ECB, government bond rates rising. What to expect from the meeting

ECB government bond rates rising What to expect from the

(Finance) – Government bond yields are moving upwards, in view of the central banks’ next moves regarding monetary policy. The first decisions of the new year are made by ECB which will meet on Thursday 25 January. The following week it will be the turn of the Federal Reserve. Today, the Bank of Japan kept rates stable at -0.10%, leaving the mechanism for controlling the yield curve of the JGB, the Japanese ten-year bond, unchanged.

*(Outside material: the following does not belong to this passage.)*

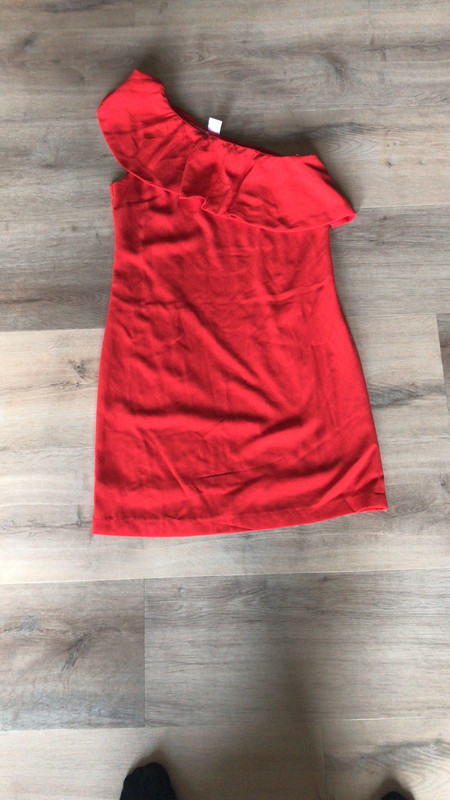 Robe rouge taille 38 1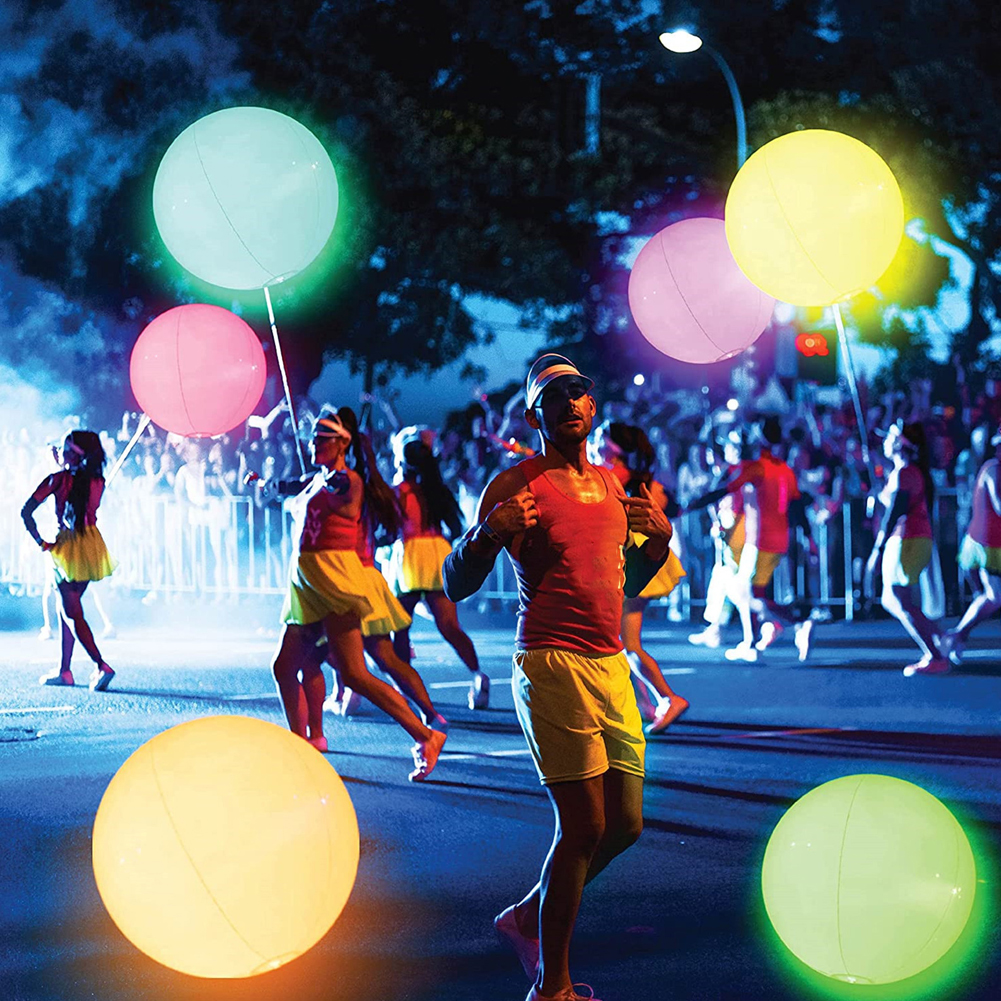 LED Glowing Balloon 16 Colors  - Led Balloon Light reseña y precio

The spread between BTP and Bund stands at 160 points, with the Italian ten-year rate increasing by six basis points to 3.91%. It also goes up German Bund which stands at 2.31% (+3 points). On the rise Spanish tenth anniversary at 3.21% (+5 points) and that Greek at 3.35% (+6 points).

An ECB firmly waiting
“We expect the European Central Bank to keep key rates unchanged at its January meeting and reiterate its data-dependent approach – he explains Konstantin Veit, Portfolio Manager at PIMCO – adding that the March meeting, with the new macroeconomic projections of the ECB staff, will probably provide further indications”. Short-term growth – underlines the expert – should be weaker than expected. However, the inflation forecasts of December were based on the interest rate path indicated by market data as of November 23, 2023. This data suggested a rate reduction of approximately 75 basis points for 2024. Financial conditions have eased significantly since then and updated projections will be made notes at the March meeting. Market forecasts currently suggest around 140 basis points of rate cuts for this year, starting in Apriland a terminal rate close to 2% in 2025. Due to uncertainty over the inflation outlook, “we doubt that the ECB will implement rate cuts so soon,” explains Konstantin Veit. “The ECB is likely to continue to monitor inflation closely without prematurely declaring one’s success.”

“Despite clear signs of weakening of the euro area and the return of inflation towards target, we expect the ECB to keep rates unchanged at its next meeting is that the prospect of cuts is still distant – he claims Katharine Neiss, chief European economist of PGIM Fixed Income -. Our reasoning follows from comments from the ECB, which suggest that the Governing Council would like to see an easing of a number of factors influencing underlying domestic inflationary pressure. This – he adds – includes not only core and services inflation, but also i wages hey corporate profit margins. So the second quarter would be the earliest period for cuts. Simply put, monetary policy makers will want to tread carefully and be sure that the inflation genie has been put firmly back in the bottle. As well as being “data dependent”, the ECB said interest rate rises in the latter part of 2023 represent insurance against the possibility of further food and energy price shocks and against the prospect of a decoupling of inflation expectations. Although food and energy prices have recently fallen and energy reserves in Europe remain high – underlines Katharine Neiss – the escalation of tensions in the Middle East suggests that it may be too early to abandon this insurance. Our basic hypothesis is therefore that the ECB will cut rates in the summer, leaving rates closer to 3% by the end of the year. That said, the rapid deterioration in activity at the end of last year has increased the risk that the ECB may have adopted an excessively restrictive policy in 2023. Short-term inflation has seen a clear downward trend for both core and services inflation, and is now at or below the level consistent with the 2% target. In such an environment, later rather than timely action would exacerbate downward pressure on inflation, risking a return to the pre-pandemic period of chronic below-target inflation in the area. In this case, “we could see the ECB remove insurance sooner rather than later, and cut rates more aggressively than in our baseline scenario,” she concludes.